▶ **Exercise set**
**a)** In the NetSuite reporting article below, condense the paragraph that begins "Another approach is to preserve" into no more than two sentences while keeping its main facts.
**b)** Extend the article below on preserving a reporting data warehouse during a NetSuite migration, picking up after its final sentence.

▶ **Text passage**

==============================

Accounting ERP NetSuite Reporting



This article is relevant if you are migrating to the NetSuite ERP system and you have and seek to preserve an existing reporting data warehouse.

Background

In my June 2022 article, Best Practices for Modeling the General Ledger in NetSuite, I outline the fundamentals for building a powerful general ledger structure. In that article, I outline the situation. Before working with us, our client built a complex datawarehouse to produce financial and operational reporting based on its legacy (Sage-based) general ledger system.

The data warehouse acted as the information repository to allow a tool (BI 360 against Solver) to be used to produce the reports for the business community. The business reports effectively hid the complexity of the general ledger structures. I often see data warehouse projects conducted because the fundamental information modeling was not produced in the source transaction systems. This ineffective transaction modeling situation is understandable due to the need to address immediate business concerns without the time or resources to stand back to build a coherent information model from the start.

The article makes a case for powerful General Ledger modeling to gain the promised value of a new NetSuite ERP implementation. I often make the case that proper up-front information modeling can help us avoid (or prolong) the need for a data warehouse. With an existing data warehouse system, the business community has a specific point of view.  Even with all the fundamental upfront modeling, we have the challenge of already existing listening to the many uninitiated organizational managers for thinking about their business. If the business community is large, the effort to bring all the users along in the modeling exercise becomes prohibitively expensive in terms of time and energy.

Thus, when producing a new general ledger implementation, preserving the existing data warehouse and reporting is not uncommon to allow a post-ERP GoLive transition period for greater business community education and adoption.

Preserving the Existing Reporting Data Warehouse

When we model a new NetSuite ERP using best practices, we will change how we capture transaction information and effectively use general ledger accounts and related dimensions in a new and powerful manner. Even though it is modeled better, the change in information structure means that all the existing data warehouse-driven reports will no longer work.  If all the data warehouse reports are going to break, we have a concern: how will we rebuild all the reports to satisfy the overall business community information requirements?

In theory, we can rebuild all new reports with the new information modeling. This may be ideal, but it imposes the cost of a) building and distributing respective reports; and b) educating the business community on interpretation.

Another approach is to preserve the existing data warehouse so that the existing reports do not break. This approach requires us to build a map from the new general ledger structure to the old general ledger structure. An effort analysis should be done to consider which approach leads to a better return on investment.

Mapping New Model to Old Model to Preserve the Data Warehouse

Assuming the option to preserve the data warehouse is better than abandoning it, an investment will be required to build an (E)xtraction, (T)ransformation and (L)oading (ETL) infrastructure.  All data warehouse implementations address ETL concerns, meaning to craft such a reporting and analytical database, we need to get information from source business systems into a coherent format for systems analysts to drive the target data warehouse with respective reports and views to be consumed by end-users.

==============================

▶ **Recorded information**

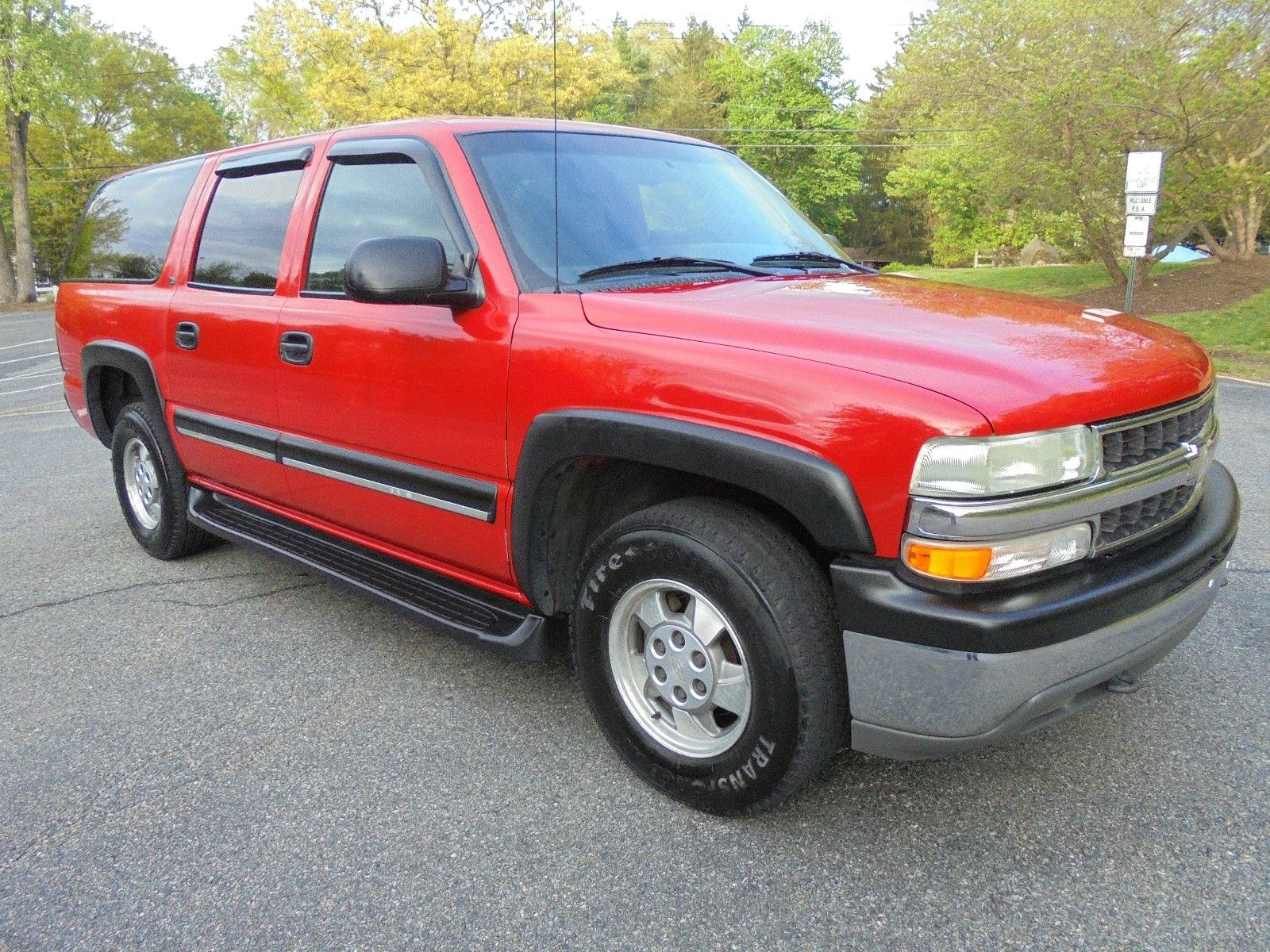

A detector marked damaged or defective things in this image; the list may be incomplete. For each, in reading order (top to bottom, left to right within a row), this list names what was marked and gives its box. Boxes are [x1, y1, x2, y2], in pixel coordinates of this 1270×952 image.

pavement crack [0, 574, 291, 627]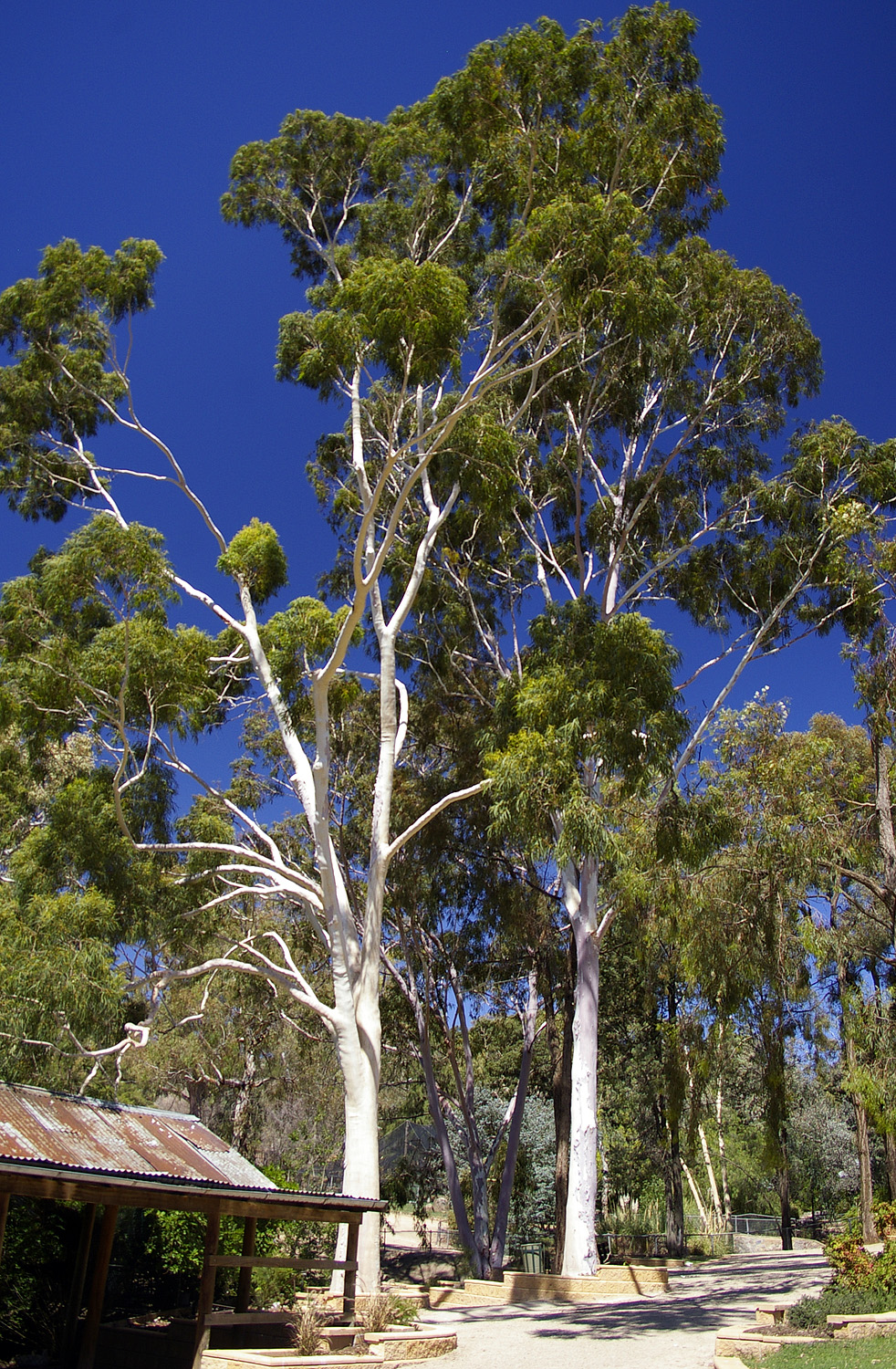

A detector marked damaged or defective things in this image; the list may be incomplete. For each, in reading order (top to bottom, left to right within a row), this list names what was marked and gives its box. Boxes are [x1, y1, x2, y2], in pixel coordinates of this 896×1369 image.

rusty corrugated metal roof [0, 1079, 276, 1188]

==============================

▶ **Answers to the exercise**
**a)** A second option keeps the existing data warehouse so that current reports continue to work, which requires mapping the new general ledger structure back to the old one. An effort analysis should determine which approach yields the better return on investment.

**b)**
Thus, the most natural place to produce the ETL effort is in the same tool currently fed with legacy transactions. As such, the existing data import team (if they are still available for such an endeavor) will be required to learn the new NetSuite General Ledger structure and then maintain a map and a set of algorithms to transform the data into a structure that (ideally) does not impact existing reports.

Yet, in our client’s situation, the only people that understood the old legacy account structure and went on the journey to model a new general ledger with dimensions were the accounting team. The modeling demanded by the accounting team was substantial, and it was decided, early in the effort, to not bring the client’s IT team along on the journey due to their existing attention capacity and limited understanding of the existing business operations.

Build a Mapping Tier in NetSuite

As we contemplated the situation with the client, it became clear that our team and the client’s accounting leadership were the only ones that could mentally hold the new general ledger structure. We thus collectively decided to build a mapping tier in NetSuite. Here is how we did it.

The old (Sage-based) account structure was based on a common (yet incoherent) general ledger account segment as follows:

XXXXX-YYY-ZZZ
where the values of

X = Account
Y = Division
Z = Profit Center

After a significant amount of effort, our new General Ledger had the following rich and coherent structure well beyond the three-segment legacy structure:

  1. Subsidiary
  2. Legal Entity
  3. Location
  4. GL Account
  5. Product & Service
  6. Division
  7. Department
  8. Sales Rep

As we analyzed the legacy account structure carefully, it became clear that only the accountants on the client team, the ones that coded all legacy transactions, understood the old incoherent world; note we call these situations institutional knowledge where the understanding is undocumented but lives in the narratives of individuals that had worked in the organization over long periods of time.

Thus two crucial considerations came forth in the mapping exercise:

  1. Profit Center Map: the old (division/profit center world) could be determined by understanding how we would code the new subsidiary, location, department and division segments in our new ERP system.
  2. General Ledger Map: the old general ledger account (XXXXX-YYY portion) could be determined by looking up the new general ledger account along with the new sales rep and with an understanding of the calculated new Profit Center map (previous item).

Furthermore, there were different rules if we were focused on a general ledger account targeting a balance sheet versus the income statement.

This map is considerably complex. The goal was to build a set of cross-reference tables to allow us to calculate the old values from the new transaction values.  Click images to get a feel for the concept and implementation.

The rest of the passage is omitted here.